Aircraft parts suppliers face tough quarter

Published
By Reuters

US parts suppliers to commercial aircraft makers will be counting their losses from the machinists' strike at Boeing Co and the delay in 787 Dreamliner programme, when they report their fourth-quarter results starting this week.

"It's pretty much a foregone conclusion that the quarter is going to be weak," analyst Alex Hamilton of Jesup & Lamont Securities said.

"The main event this quarter will be the impact of Boeing strike and more importantly the outlook by managements."

Last September, Boeing's 27,000-strong machinists union went on a 58-day strike over contract terms, halting commercial airplane production.

The strike at Boeing pushed back the schedule for its troubled 787 Dreamliner for the fourth time in December, resulting in inventory pileup at several of its parts suppliers.

Some analysts feel the impact from the strike will last for a couple of more quarters.

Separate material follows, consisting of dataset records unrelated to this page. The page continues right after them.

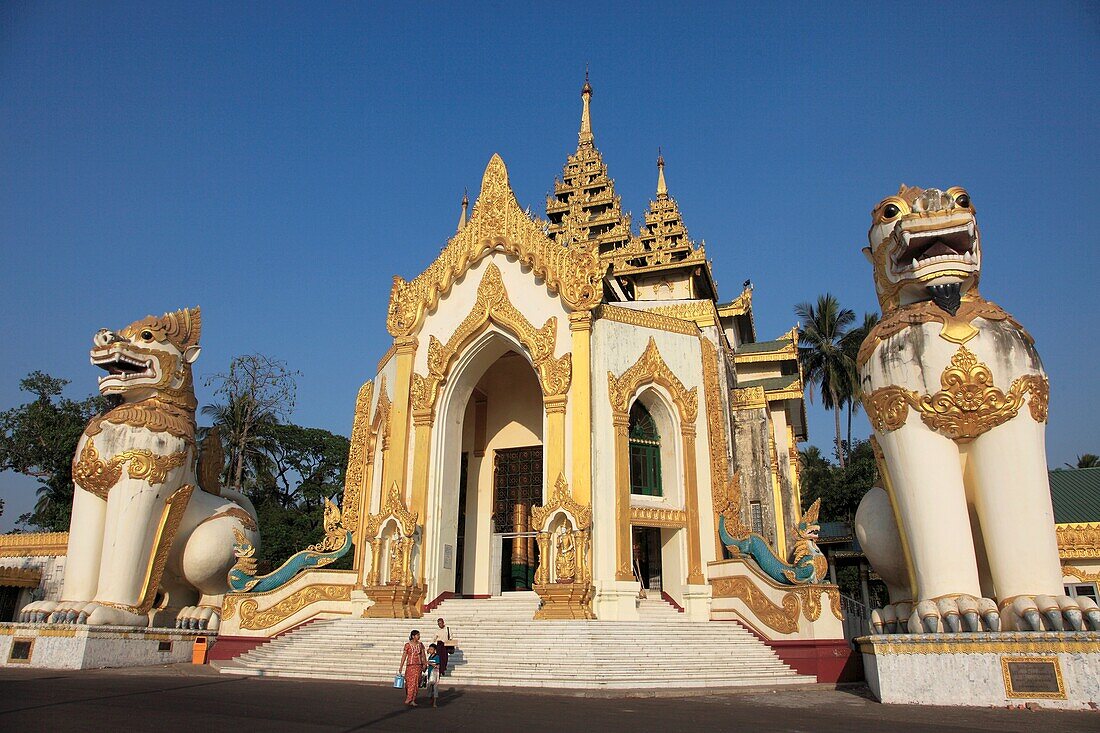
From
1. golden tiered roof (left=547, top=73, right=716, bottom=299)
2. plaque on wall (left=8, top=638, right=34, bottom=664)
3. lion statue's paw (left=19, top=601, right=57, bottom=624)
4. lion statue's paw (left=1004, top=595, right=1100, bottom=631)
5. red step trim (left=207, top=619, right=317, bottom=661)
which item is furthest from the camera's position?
golden tiered roof (left=547, top=73, right=716, bottom=299)

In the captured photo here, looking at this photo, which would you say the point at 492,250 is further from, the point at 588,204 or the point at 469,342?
the point at 588,204

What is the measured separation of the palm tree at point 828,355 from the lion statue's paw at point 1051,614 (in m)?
28.6

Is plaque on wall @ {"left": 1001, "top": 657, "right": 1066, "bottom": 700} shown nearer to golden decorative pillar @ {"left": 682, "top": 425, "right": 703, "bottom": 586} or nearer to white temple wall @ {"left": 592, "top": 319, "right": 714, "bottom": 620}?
white temple wall @ {"left": 592, "top": 319, "right": 714, "bottom": 620}

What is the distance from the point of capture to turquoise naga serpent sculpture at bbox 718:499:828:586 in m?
11.8

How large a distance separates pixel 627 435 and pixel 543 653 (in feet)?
14.9

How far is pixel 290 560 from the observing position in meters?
13.9

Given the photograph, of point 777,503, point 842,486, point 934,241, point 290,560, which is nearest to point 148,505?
point 290,560

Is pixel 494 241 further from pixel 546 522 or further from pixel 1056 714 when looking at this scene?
pixel 1056 714

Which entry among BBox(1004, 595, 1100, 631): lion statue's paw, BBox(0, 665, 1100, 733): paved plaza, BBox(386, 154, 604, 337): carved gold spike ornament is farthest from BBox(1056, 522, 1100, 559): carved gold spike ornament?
BBox(386, 154, 604, 337): carved gold spike ornament

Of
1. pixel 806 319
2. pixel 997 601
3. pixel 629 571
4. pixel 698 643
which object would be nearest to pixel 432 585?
pixel 629 571

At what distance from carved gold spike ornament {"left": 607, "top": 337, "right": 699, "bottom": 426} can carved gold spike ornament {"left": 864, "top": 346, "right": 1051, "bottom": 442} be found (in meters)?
5.88

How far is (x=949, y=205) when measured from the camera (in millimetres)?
8500

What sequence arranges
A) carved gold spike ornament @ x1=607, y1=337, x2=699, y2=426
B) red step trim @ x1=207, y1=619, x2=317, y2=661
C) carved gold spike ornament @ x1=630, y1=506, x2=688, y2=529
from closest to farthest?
red step trim @ x1=207, y1=619, x2=317, y2=661 < carved gold spike ornament @ x1=630, y1=506, x2=688, y2=529 < carved gold spike ornament @ x1=607, y1=337, x2=699, y2=426

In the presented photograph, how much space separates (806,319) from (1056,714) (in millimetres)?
31962
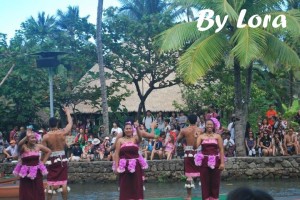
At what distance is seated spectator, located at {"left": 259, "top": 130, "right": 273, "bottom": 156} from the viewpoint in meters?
15.5

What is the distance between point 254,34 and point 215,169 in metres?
6.23

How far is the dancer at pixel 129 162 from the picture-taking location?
8023 mm

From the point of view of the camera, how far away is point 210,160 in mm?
8555

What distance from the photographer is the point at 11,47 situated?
21.7m

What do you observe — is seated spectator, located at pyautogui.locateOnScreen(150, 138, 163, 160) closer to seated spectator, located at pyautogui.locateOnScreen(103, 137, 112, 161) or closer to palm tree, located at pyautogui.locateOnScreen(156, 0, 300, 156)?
seated spectator, located at pyautogui.locateOnScreen(103, 137, 112, 161)

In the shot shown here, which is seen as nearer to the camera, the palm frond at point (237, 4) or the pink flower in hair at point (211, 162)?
the pink flower in hair at point (211, 162)

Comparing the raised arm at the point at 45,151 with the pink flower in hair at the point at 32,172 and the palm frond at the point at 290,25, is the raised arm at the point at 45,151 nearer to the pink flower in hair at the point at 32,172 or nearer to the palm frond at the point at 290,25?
the pink flower in hair at the point at 32,172

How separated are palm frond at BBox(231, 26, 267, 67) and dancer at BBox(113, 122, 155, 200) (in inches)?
243

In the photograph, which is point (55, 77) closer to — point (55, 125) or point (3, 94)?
point (3, 94)

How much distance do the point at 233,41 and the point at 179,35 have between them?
4.59 feet

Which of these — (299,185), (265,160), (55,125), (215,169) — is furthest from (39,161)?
(265,160)

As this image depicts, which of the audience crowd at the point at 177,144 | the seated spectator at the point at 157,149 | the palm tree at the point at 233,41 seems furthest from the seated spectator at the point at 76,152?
the palm tree at the point at 233,41

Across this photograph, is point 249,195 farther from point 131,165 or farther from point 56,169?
point 56,169

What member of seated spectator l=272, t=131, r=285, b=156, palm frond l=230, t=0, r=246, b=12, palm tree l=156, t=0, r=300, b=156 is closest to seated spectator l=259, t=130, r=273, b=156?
seated spectator l=272, t=131, r=285, b=156
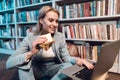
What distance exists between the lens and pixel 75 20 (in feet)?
8.65

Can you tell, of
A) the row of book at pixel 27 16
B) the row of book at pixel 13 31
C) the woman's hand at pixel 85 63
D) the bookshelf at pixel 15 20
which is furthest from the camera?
the row of book at pixel 13 31

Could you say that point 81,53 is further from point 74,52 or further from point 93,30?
point 93,30

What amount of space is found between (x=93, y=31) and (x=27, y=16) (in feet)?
5.10

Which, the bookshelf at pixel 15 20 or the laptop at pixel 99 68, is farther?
the bookshelf at pixel 15 20

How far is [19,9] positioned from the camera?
349 cm

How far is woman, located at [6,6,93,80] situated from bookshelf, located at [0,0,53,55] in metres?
1.39

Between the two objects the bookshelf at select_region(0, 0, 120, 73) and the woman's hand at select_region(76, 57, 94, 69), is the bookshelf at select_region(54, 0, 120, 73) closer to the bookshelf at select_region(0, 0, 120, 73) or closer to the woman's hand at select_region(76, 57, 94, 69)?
the bookshelf at select_region(0, 0, 120, 73)

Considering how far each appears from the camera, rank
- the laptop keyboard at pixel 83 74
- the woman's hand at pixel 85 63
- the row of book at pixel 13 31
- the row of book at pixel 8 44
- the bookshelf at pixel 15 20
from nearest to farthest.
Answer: the laptop keyboard at pixel 83 74 → the woman's hand at pixel 85 63 → the bookshelf at pixel 15 20 → the row of book at pixel 13 31 → the row of book at pixel 8 44

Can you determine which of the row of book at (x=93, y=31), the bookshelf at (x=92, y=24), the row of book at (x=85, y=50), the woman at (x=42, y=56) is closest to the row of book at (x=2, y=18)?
the bookshelf at (x=92, y=24)

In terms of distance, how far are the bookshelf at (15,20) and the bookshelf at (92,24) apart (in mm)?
739

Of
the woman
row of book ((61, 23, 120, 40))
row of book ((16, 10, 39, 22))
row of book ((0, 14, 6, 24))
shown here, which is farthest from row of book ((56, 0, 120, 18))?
row of book ((0, 14, 6, 24))

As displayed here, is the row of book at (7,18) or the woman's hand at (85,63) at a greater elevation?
the row of book at (7,18)

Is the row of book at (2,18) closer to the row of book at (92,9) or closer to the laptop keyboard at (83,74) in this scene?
the row of book at (92,9)

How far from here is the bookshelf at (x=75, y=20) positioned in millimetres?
2137
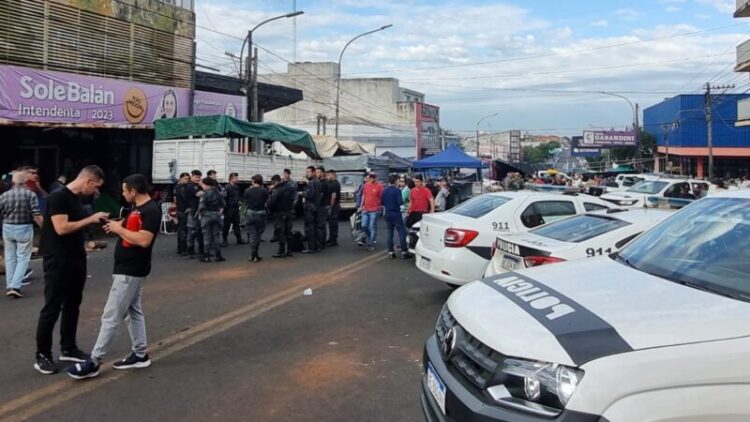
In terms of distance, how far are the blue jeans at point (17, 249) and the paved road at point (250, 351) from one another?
364 millimetres

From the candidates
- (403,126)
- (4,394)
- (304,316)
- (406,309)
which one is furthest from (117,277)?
(403,126)

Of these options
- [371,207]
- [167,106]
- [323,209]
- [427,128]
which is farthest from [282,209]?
[427,128]

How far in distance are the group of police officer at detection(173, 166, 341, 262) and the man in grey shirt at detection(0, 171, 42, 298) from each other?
142 inches

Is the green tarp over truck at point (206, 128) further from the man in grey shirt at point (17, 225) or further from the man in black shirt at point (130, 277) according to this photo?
the man in black shirt at point (130, 277)

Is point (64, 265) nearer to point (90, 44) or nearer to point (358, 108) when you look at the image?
point (90, 44)

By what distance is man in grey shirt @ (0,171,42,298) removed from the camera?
26.8 ft

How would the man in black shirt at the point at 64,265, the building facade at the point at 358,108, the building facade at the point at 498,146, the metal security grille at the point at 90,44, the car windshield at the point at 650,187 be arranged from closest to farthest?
the man in black shirt at the point at 64,265 < the metal security grille at the point at 90,44 < the car windshield at the point at 650,187 < the building facade at the point at 358,108 < the building facade at the point at 498,146

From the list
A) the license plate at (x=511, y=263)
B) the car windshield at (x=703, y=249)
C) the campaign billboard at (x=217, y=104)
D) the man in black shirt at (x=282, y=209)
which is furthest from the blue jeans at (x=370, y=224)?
the campaign billboard at (x=217, y=104)

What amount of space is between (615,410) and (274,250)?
11679mm

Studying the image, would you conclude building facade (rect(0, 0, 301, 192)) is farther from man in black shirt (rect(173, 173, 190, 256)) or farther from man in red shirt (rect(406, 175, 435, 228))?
man in red shirt (rect(406, 175, 435, 228))

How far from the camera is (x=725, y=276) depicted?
2994 millimetres

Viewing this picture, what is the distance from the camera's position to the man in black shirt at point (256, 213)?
38.9 feet

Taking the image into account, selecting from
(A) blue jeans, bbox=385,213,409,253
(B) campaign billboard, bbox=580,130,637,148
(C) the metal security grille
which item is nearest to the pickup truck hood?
(A) blue jeans, bbox=385,213,409,253

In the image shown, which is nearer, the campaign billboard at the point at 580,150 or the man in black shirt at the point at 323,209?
the man in black shirt at the point at 323,209
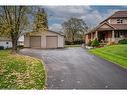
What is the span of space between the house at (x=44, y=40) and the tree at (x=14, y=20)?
3242 mm

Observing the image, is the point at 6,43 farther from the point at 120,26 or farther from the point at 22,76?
the point at 22,76

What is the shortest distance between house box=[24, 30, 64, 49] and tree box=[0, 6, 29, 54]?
3.24m

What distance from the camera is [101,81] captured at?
10594 mm

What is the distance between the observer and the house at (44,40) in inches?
1014

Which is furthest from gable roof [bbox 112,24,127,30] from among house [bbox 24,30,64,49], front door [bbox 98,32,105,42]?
house [bbox 24,30,64,49]

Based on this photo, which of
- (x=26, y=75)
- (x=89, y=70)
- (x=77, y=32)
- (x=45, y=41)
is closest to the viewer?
(x=26, y=75)

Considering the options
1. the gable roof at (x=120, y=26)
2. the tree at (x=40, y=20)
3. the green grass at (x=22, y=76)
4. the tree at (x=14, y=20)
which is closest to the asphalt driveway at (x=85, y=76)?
the green grass at (x=22, y=76)

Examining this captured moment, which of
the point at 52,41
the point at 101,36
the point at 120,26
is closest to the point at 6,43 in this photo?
the point at 52,41

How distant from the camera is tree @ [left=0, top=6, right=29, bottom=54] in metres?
20.6
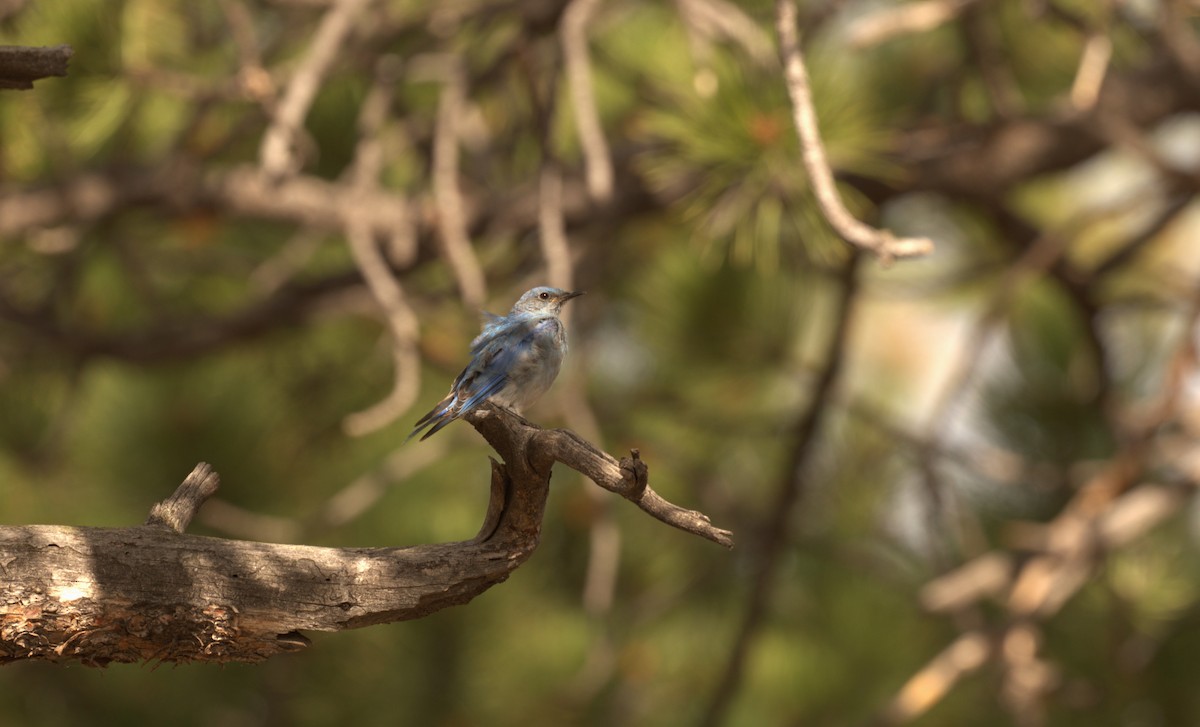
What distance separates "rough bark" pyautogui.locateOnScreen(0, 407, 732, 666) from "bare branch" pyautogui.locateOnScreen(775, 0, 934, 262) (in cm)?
68

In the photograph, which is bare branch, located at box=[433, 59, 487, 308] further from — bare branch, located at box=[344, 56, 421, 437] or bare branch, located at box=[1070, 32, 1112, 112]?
bare branch, located at box=[1070, 32, 1112, 112]

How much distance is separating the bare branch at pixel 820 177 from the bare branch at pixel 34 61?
1119 millimetres

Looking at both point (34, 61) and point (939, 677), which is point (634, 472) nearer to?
point (34, 61)

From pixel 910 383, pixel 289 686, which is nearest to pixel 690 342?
pixel 289 686

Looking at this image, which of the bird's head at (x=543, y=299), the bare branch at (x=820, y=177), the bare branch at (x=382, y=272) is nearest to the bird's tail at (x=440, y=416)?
the bird's head at (x=543, y=299)

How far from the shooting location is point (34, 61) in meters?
1.83

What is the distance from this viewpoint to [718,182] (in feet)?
10.4

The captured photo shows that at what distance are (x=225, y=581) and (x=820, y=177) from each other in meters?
1.13

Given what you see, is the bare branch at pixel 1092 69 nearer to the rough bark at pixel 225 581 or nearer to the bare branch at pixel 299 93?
the bare branch at pixel 299 93

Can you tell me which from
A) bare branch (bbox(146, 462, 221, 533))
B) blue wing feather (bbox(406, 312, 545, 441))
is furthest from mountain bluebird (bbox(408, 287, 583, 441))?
bare branch (bbox(146, 462, 221, 533))

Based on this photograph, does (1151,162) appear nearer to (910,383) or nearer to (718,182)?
(718,182)

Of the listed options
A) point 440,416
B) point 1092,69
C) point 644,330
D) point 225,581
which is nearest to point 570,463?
point 440,416

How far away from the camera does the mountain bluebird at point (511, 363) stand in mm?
1951

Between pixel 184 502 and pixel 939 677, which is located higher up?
pixel 939 677
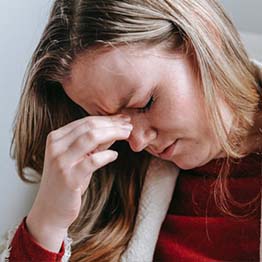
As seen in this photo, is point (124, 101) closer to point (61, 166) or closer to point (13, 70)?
point (61, 166)

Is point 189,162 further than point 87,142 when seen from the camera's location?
Yes

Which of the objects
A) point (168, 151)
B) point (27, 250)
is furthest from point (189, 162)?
point (27, 250)

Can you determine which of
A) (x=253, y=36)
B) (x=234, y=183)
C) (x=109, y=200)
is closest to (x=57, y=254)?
(x=109, y=200)

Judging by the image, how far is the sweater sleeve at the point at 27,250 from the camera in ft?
3.15

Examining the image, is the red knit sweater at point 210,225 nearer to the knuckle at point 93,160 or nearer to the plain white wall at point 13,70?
the knuckle at point 93,160

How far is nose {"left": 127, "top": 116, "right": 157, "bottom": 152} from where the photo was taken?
3.07 feet

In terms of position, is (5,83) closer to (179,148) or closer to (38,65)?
(38,65)

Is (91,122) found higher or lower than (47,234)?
higher

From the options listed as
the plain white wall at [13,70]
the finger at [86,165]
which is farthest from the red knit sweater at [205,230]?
the plain white wall at [13,70]

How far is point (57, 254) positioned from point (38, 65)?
10.8 inches

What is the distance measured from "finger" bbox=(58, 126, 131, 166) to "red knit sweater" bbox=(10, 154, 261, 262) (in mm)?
151

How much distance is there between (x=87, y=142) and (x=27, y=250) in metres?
0.20

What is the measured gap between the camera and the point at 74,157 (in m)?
0.90

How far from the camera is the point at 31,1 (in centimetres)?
121
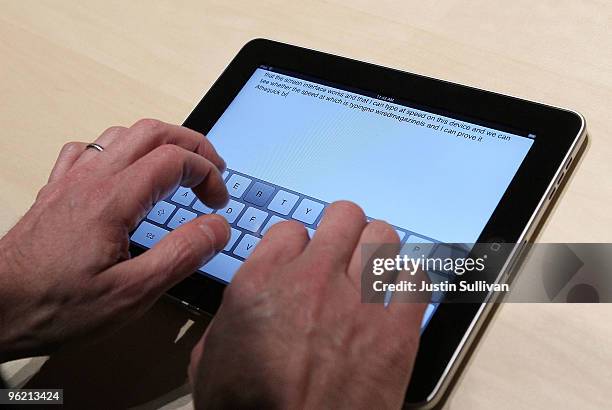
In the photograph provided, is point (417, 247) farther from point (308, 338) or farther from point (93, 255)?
point (93, 255)

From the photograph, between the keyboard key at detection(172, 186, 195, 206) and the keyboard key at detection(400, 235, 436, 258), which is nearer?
the keyboard key at detection(400, 235, 436, 258)

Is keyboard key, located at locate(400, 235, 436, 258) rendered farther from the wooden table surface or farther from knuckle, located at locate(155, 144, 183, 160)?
knuckle, located at locate(155, 144, 183, 160)

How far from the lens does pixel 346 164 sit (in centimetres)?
65

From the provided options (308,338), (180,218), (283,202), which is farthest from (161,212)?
(308,338)

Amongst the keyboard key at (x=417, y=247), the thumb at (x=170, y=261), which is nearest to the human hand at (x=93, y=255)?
the thumb at (x=170, y=261)

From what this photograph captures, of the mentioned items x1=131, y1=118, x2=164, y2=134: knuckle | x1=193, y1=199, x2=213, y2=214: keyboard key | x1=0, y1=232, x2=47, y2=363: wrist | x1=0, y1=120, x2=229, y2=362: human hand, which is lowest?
x1=0, y1=232, x2=47, y2=363: wrist

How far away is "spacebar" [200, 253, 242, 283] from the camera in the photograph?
2.04 feet

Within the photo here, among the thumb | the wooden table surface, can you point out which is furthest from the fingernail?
the wooden table surface

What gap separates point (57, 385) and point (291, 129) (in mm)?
323

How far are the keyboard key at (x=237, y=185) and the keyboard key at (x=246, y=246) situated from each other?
0.05m

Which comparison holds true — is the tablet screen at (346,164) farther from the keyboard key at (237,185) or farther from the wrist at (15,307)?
the wrist at (15,307)

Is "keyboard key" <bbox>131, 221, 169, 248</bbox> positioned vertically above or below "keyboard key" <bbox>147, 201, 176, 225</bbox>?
below

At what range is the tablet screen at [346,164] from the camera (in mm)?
602

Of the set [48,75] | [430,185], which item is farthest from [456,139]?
[48,75]
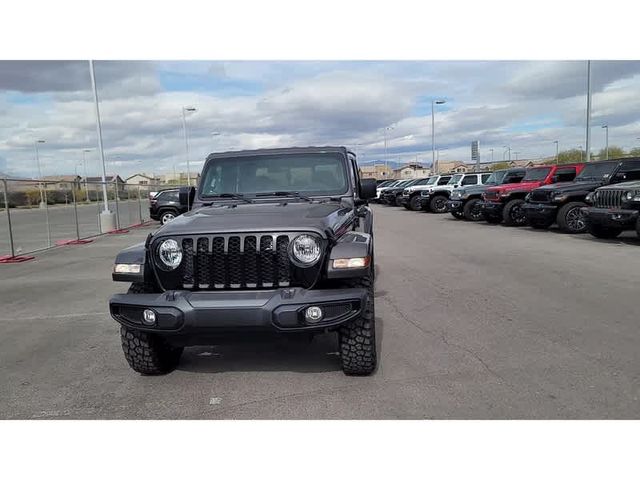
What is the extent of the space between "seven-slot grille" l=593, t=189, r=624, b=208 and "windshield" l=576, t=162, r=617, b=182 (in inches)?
88.8

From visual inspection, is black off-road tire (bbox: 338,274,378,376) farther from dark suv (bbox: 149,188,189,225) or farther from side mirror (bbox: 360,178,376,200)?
dark suv (bbox: 149,188,189,225)

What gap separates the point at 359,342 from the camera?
12.7 feet

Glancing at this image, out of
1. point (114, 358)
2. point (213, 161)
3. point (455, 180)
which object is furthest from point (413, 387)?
point (455, 180)

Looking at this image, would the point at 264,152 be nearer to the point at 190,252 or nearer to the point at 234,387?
the point at 190,252

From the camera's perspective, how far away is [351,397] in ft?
12.1

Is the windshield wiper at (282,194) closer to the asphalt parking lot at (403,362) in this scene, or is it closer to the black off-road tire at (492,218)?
the asphalt parking lot at (403,362)

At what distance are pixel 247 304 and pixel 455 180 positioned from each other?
21.9 m

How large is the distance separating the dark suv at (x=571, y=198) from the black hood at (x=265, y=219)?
10.2 meters

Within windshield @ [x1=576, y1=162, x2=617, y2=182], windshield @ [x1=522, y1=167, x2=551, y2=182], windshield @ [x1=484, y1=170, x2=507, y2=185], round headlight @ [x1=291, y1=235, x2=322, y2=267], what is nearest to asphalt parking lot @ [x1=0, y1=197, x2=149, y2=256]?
round headlight @ [x1=291, y1=235, x2=322, y2=267]

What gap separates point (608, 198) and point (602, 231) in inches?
44.8

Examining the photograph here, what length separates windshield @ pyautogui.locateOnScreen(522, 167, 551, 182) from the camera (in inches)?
631

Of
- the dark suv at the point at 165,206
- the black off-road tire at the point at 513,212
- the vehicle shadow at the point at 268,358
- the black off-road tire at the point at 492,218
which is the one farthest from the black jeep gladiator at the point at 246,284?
the dark suv at the point at 165,206

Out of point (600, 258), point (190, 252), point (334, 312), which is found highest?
point (190, 252)

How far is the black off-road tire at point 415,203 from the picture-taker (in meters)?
25.1
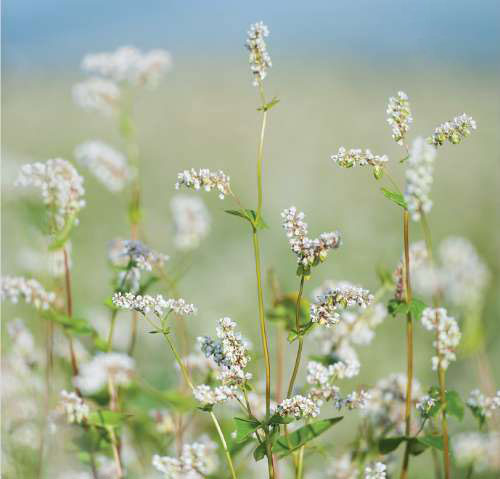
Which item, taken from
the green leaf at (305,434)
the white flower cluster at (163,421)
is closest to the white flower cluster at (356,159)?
the green leaf at (305,434)

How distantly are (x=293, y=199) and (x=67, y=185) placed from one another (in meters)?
3.76

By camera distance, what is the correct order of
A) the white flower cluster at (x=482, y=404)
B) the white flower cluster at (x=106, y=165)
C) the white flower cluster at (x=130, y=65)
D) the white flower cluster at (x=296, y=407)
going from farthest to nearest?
the white flower cluster at (x=130, y=65)
the white flower cluster at (x=106, y=165)
the white flower cluster at (x=482, y=404)
the white flower cluster at (x=296, y=407)

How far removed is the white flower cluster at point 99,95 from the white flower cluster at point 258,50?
122 cm

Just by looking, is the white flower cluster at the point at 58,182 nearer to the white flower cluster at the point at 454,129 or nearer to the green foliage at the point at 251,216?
the green foliage at the point at 251,216

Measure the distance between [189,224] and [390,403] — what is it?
0.96 metres

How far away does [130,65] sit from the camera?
2.61 m

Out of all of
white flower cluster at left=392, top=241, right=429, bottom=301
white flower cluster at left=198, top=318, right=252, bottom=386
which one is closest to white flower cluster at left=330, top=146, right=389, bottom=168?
white flower cluster at left=392, top=241, right=429, bottom=301

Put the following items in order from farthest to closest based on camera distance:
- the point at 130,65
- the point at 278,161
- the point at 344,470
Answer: the point at 278,161
the point at 130,65
the point at 344,470

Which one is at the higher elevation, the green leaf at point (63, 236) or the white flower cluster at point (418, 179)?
the green leaf at point (63, 236)

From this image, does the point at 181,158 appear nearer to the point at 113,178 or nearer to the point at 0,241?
the point at 0,241

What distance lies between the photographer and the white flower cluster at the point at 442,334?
4.90 ft

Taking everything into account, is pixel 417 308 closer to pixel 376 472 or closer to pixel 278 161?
pixel 376 472

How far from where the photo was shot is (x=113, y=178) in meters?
2.42

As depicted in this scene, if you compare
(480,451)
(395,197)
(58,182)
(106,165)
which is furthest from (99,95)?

In November 2008, Rockwell Collins, which makes a range of cockpit gear and high-tech systems for commercial and military aircraft, had cut its 2009 outlook, citing the strike and slowdown in airline traffic.

Last quarter, Spirit Aerosystems Holdings, one of the world's largest makers of aircraft structures, said it will work out a production and delivery schedule with Boeing once the strike was over and then update its financial outlook. Spirit was a unit of Boeing before being sold in 2005. A successful production run of the 787 is important to Spirit as it gets a lion's share of its revenue from the programme.